When a charter opens in a locality, it will no doubt have an effect on the educational terrain of many schools, especially if the charter school is not tightly regulated or governed while using tax payer money.
Consider a recent NBC news story that aired on June 17th dealing with a small charter school in rural Georgia called Lake Oconee Academy (https://www.nbcnews.com/news/education/it-s-black-white-thing-how-some-elite-charter-schools-n878656).
Lake Oconee Academy is located in a small town called Greensboro, GA. It has approximately 3,500 residents. Located almost halfway between Atlanta and Augusta on I-20, Greensboro also is home to part of the Lake Oconee resorts.
Lake Oconee is a man-made lake constructed by Georgia Power. In a pine-tree laden area, the new lake made several miles of lake coast property all of a sudden much desired acreage. Developments ensued, golf courses were erected, and out-of-county money came into the local economy. LOTS OF IT.
This information is readily available in the NBC report which is based on a Hechinger Report article, but there is a big reason this blog is focusing on this particular segment.
credit: Terrell Clark / The Hechinger Report
See that picture? I know that sight well.
Because I grew up in Greensboro, GA.
Family has been there for generations. That street sign? Been to all of those places as well – many times. Madison is known for being a town spared by Sherman’s March. Many antebellum structures there still stand. Eatonton is home to Joel Chandler Harris and Alice Walker. Harris is famous for the Uncle Remus stories. Walker wrote The Color Purple.
And Athens is where the University of Georgia is located.
None of that changes the fact that Lake Oconee Academy has a demographic makeup that is highly different than the demographic makeup of the town that it supposedly services. It’s that way in many charter schools.
From the NBC report:
The school’s halls and classrooms are bright and airy, with high ceilings and oversize windows looking out across the lush landscape. There is even a terrace on which students can work on warm days. After a guide pointed out several science labs, the tour paused at the “piano lab.” The room holds 25 pianos, 10 of them donated by residents of the nearby exclusive communities. The guide also noted that starting in elementary school, all students take Spanish, art and music classes. The high school, which enrolls less than 200 students, offers 17 Advanced Placement courses.
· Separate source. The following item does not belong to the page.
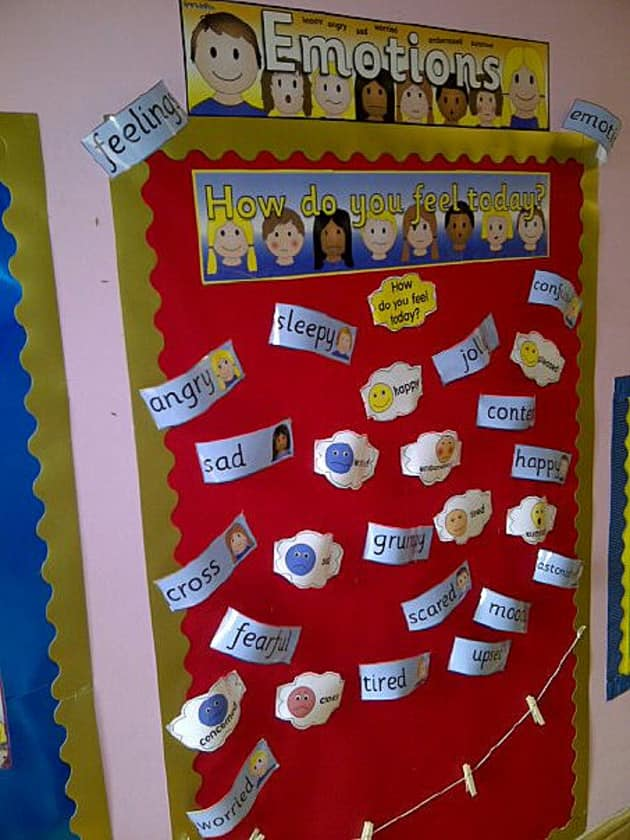Emotions, classroom display, class display, emotions, caring, how do you feel?, feelings, ourselves, happy, Early Years (EYFS),KS1&KS2 Primary Resources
Lake Oconee’s amenities are virtually unheard of in rural Georgia; and because it is a public school, they are all available at the unbeatable price of free.
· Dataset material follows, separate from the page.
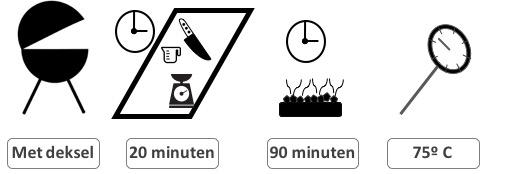 Metdeksel-20min-90min-75graden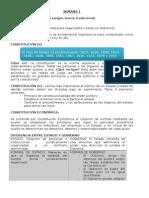 Resumen Derecho ( PARCIAL )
Conspicuously absent from the open house were African-American parents. Of the dozen or so prospective families in attendance, all were white except for one South Asian couple. At Lake Oconee Academy, 73 percent of students are white. Down the road at Greene County’s other public schools, 12 percent of students are white and 68 percent are black; there isn’t a piano lab and there are far fewer AP courses.
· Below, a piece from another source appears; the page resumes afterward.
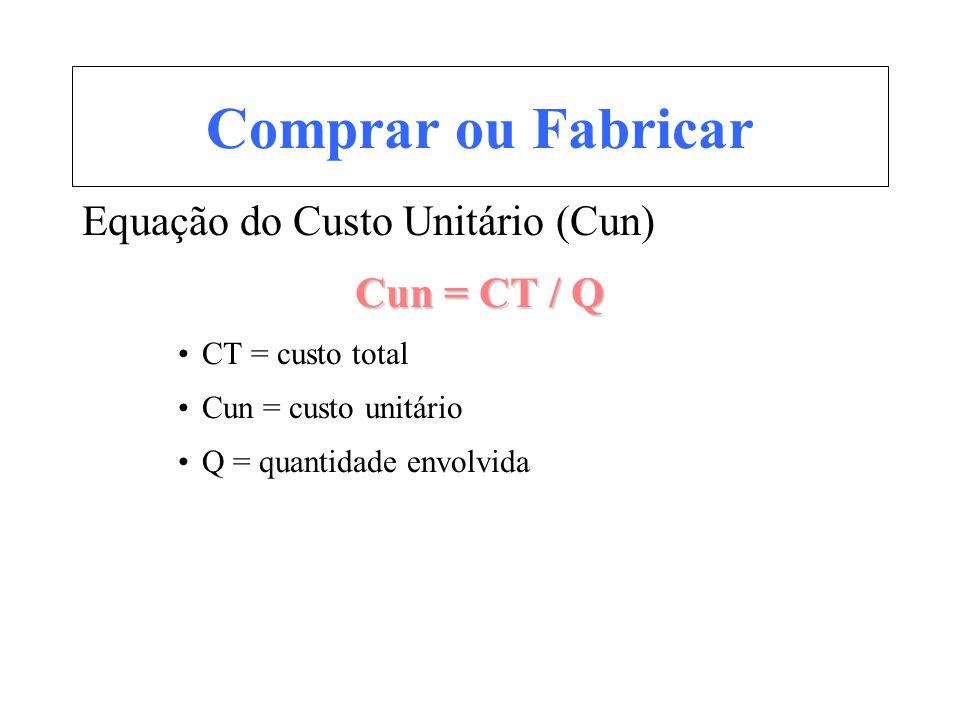 Comprar ou Fabricar Equação do Custo Unitário (Cun) Cun = CT / Q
Lake Oconee Academy is a charter school. Charters are public schools, ostensibly open to all. The idea behind charters was to loosen rules and regulations that might hinder innovation, allowing them to hire uncertified teachers for example. But dozens of charters have also used their greater flexibility to limit which kids make it through the schoolhouse doors — creating exclusive, disproportionately white schools.
That last sentence might need to be changed to “creating exclusive, disproportionately white PUBLIC schools.”
And that sounds a lot like what HB 514 here in NC would do – WITH PUBLIC MONEY.
Look at the on-air report. It’s eye-opening.
When unregulated charter schools open without proper oversight and without taking action to ensure equity, then what seems to be happening in my hometown will constantly be replicated in a deliberate fashion. Whether it is in the largest city in North Carolina or a small town in rural Georgia which has only one high school that serves the entire county, the effects on the local public school system can be detrimental.
In fact, many lawmakers in Raleigh are counting on it.